__Consigne a__: D'après l'extrait, combien de textes Abidin Krasniqi a-t-il retenus, et sur quel ensemble ?

__Extrait__:
┌──

Abidin Krasniqi nous fait découvrir un ensemble de textes épiques recueillis du début du XXe siècle jusqu’au seuil du XXIe siècle dans toutes les contrées albanophones (Albanie, Kosovo, Monténégro). Il est parvenu à traduire le texte albanais en décasyllabes fluides, et fait revivre ainsi une geste, qui, en plus de son intérêt littéraire, nous en apprend beaucoup sur les mœurs et les mentalités de l’époque.
Muji, au départ, n’est qu’un simple vacher. Alors qu’il garde son troupeau, il découvre deux nourrissons en pleurs et les berce. Les bébés ont pour mères des fées – les Zana. Pour le remercier, trois d’entre elles lui accordent le droit de téter quelques gouttes à leurs seins, ce qui lui permet d’acquérir une force surhumaine. Avec son frère cadet, Halil, et ses compagnons, les trente agas, ils sont les preux albanais qui combattent les Esclavons (les Slaves). Abidin Krasniqi a sélectionné 35 textes sur un corpus de plus de 500 poèmes.

└──

[Lignes du jeu de données]
┌──

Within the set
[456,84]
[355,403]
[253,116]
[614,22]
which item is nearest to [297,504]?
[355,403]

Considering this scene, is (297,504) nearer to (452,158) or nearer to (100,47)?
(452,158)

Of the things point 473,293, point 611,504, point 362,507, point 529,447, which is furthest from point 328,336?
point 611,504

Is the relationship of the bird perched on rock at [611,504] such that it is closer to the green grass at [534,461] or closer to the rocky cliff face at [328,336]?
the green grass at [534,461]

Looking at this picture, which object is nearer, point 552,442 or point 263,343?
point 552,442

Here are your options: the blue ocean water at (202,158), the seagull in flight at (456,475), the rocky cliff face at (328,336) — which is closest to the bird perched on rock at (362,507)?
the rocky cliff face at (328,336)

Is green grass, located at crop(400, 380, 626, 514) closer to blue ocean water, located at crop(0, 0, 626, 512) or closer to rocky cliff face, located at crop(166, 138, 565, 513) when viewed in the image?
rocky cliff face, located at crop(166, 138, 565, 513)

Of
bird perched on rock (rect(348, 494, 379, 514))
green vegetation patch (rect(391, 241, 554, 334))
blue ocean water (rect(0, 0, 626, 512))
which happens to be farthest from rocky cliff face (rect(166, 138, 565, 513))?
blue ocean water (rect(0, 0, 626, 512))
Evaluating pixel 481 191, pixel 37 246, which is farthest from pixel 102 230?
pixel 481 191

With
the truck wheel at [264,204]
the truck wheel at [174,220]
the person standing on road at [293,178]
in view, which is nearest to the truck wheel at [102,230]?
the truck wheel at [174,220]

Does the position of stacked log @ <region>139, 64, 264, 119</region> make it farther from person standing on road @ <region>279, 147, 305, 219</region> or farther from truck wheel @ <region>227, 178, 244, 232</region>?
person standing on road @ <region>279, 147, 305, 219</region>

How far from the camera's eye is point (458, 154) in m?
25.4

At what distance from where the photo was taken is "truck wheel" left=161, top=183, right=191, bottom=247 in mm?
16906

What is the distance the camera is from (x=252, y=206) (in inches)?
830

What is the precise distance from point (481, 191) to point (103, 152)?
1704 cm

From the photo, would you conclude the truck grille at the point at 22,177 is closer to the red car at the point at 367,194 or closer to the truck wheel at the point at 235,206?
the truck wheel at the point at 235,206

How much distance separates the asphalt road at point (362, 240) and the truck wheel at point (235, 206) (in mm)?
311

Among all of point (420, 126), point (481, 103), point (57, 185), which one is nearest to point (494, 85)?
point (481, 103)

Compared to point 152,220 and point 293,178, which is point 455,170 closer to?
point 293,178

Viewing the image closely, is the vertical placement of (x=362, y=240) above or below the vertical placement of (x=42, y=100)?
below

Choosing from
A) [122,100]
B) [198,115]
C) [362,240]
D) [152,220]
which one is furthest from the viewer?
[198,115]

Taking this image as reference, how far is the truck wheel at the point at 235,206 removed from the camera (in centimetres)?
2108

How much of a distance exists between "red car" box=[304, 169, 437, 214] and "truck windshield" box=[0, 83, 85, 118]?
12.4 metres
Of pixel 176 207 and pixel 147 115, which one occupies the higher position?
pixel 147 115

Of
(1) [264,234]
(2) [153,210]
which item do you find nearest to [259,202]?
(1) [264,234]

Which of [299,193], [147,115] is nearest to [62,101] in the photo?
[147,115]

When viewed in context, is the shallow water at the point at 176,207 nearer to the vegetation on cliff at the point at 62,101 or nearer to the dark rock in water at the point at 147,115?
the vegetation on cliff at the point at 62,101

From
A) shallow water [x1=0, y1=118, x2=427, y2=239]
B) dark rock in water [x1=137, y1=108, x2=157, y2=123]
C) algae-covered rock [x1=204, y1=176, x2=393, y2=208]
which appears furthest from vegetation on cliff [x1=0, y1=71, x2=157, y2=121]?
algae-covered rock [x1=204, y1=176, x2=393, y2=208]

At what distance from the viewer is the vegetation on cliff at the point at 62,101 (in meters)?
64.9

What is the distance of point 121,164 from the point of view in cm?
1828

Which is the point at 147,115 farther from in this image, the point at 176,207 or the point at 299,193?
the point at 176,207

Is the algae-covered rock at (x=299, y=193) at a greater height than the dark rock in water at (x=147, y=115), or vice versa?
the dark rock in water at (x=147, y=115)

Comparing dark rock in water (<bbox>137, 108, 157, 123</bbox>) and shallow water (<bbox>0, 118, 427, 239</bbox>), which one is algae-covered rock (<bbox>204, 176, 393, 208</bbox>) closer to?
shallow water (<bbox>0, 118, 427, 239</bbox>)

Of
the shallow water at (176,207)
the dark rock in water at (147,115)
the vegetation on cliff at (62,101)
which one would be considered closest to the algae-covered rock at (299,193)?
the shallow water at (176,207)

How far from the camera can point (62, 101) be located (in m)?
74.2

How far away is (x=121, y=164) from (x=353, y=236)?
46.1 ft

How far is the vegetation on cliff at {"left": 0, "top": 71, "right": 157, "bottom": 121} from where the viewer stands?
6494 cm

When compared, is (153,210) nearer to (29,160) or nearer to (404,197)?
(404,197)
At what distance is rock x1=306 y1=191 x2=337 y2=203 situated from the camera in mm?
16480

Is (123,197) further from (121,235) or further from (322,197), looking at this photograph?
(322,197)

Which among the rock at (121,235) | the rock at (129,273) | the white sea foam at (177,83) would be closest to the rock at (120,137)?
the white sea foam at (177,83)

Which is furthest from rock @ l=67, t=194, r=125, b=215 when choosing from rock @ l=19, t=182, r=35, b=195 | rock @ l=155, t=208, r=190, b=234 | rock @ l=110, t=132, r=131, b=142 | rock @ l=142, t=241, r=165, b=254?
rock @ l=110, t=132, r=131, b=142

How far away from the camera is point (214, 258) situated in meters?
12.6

└──

__Consigne b__: Relevez chaque ligne de la liste où figure la chaîne "closest", en respectant la casse.

__Réponse a__: Il a retenu 35 textes sur un corpus de plus de 500 poèmes.

__Réponse b__:
Here are your options: the blue ocean water at (202,158), the seagull in flight at (456,475), the rocky cliff face at (328,336) — which is closest to the bird perched on rock at (362,507)?
which one would be considered closest to the algae-covered rock at (299,193)?
Which among the rock at (121,235) | the rock at (129,273) | the white sea foam at (177,83) would be closest to the rock at (120,137)?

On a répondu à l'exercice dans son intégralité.